Show that a convergent sequence in $\mathbb{R}^n$ has a unique limit in $\mathbb{R}^n$.

So, I tried using a theorem that says that $(a_k)$ is a sequence in $\mathbb{R}^n$ with $a_k=(a_{k1},...,a_{ki})\ \forall k\in \mathbb{N}$, and $a=(a_1,...,a_n)\in \mathbb{R}^n$. Then $a_k\rightarrow a\iff a_{ki}\rightarrow a_i$ for each $i=1,...,n$.
I tried to show it by assuming that the statement is true when $n=1$ because my teacher said my could. Then If $(a_k)$ is a convergent series that means that $a_k\rightarrow a$, thus $a_{ki}\rightarrow a_i$. Since it is convergent and has a unique limit in $\mathbb{R}$, $a_{k1}\rightarrow a_1$ and $a_{k2}\rightarrow a_2\Rightarrow \ a_1=a_2$. Thus it works $\forall i=1,...,n$. Is my proof correct? If not, how can I fix it? Thanks.
 A: There is one error. 
$a_{k1} \to a_1$ and $a_{k2} \to a_2$ does not imply $a_1=a_2$, because $a_1$ and $a_2$ are different coordinates of the limit.
To make your proof complete, I would add:

Since the limits of the sequences $a_{ki}$ (namely $a_i$) are unique, and since $a=(a_1,a_2,...,a_n)$, we have that the limit $a$ is unique as well. This follows from the fact that two ordered $n-$tuples are equal iff their respective coordinates are equal.

To elaborate more, consider the following.
Suppose for a contradiction that $b$ is another limit of the sequence $a_k$, and $b\neq a$. This means that $b_i \neq a_i$ for some $i$. But, as each coordinate of the limit is unique (based on the assumption your teacher permitted for $n=1$), having $b_i \neq a_i$ means that $b_i$ is not the limit of the sequence $a_{ki}$. This is a contradiction.

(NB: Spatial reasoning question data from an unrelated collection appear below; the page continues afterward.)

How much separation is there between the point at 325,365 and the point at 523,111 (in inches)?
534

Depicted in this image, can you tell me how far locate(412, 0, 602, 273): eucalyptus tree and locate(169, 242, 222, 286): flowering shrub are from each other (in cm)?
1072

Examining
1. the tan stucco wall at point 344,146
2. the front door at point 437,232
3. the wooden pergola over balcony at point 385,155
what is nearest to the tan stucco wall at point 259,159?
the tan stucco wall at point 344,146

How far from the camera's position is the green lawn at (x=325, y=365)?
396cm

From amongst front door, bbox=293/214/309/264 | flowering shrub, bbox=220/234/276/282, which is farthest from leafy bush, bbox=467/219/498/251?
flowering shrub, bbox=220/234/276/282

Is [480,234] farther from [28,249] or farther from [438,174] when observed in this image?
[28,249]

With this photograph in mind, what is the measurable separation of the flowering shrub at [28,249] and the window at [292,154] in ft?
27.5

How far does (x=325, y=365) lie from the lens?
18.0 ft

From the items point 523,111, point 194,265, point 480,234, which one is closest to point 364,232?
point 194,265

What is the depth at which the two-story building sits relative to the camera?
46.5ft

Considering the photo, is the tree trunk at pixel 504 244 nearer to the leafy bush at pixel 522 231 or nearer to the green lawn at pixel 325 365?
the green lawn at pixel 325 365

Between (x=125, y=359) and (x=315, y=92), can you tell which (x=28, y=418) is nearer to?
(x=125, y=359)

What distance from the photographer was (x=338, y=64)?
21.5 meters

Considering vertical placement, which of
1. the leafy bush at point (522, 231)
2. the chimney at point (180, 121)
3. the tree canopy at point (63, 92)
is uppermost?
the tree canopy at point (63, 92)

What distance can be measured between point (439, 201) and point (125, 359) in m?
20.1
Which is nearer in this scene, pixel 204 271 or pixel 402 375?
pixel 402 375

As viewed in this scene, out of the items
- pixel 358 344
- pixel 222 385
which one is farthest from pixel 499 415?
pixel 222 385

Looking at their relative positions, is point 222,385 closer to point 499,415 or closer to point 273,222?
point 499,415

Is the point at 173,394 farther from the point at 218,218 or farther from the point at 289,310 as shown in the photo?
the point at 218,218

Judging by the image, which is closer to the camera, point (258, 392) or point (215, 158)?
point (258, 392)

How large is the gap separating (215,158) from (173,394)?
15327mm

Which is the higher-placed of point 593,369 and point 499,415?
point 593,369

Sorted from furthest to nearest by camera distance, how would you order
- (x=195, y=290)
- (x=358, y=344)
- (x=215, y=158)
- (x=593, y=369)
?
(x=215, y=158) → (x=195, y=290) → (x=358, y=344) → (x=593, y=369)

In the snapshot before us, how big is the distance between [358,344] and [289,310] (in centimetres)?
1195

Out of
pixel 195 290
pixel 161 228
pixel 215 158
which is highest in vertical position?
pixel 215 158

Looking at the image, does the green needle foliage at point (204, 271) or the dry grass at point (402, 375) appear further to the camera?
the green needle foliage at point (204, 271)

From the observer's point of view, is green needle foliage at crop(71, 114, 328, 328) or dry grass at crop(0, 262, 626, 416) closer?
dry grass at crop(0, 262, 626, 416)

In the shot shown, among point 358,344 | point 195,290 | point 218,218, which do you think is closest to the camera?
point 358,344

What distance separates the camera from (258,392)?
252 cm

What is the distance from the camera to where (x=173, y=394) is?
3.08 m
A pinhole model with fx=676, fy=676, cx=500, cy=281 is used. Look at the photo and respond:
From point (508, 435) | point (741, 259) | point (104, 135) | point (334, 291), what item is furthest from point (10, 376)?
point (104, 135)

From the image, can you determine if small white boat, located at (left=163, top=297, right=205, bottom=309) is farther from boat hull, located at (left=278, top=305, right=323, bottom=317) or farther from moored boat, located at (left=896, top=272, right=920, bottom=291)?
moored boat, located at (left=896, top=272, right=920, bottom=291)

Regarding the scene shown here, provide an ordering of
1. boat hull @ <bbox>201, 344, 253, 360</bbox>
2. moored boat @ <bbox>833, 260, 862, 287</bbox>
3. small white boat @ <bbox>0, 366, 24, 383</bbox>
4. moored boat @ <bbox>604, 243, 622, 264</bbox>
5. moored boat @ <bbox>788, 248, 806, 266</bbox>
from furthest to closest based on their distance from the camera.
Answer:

Thus, we conclude that $b=a$.

Although this is a valid proof, the one that @Dave suggested is much more elegant:
Suppose that $a$ and $b$ are two different limits of the sequence.
We have that $$0\leq\Vert a-b\Vert \leq \Vert a-a_k \Vert + \Vert a_k-b \Vert \to 0$$
By the squeeze theorem we have that $$\lim\limits_{k\to\infty} \Vert a-b \Vert = 0$$
Because $a$ and $b$ are constants, this implies that $a=b$.
If @Dave decides to post this as his own answer, I will remove this alternate proof from my answer.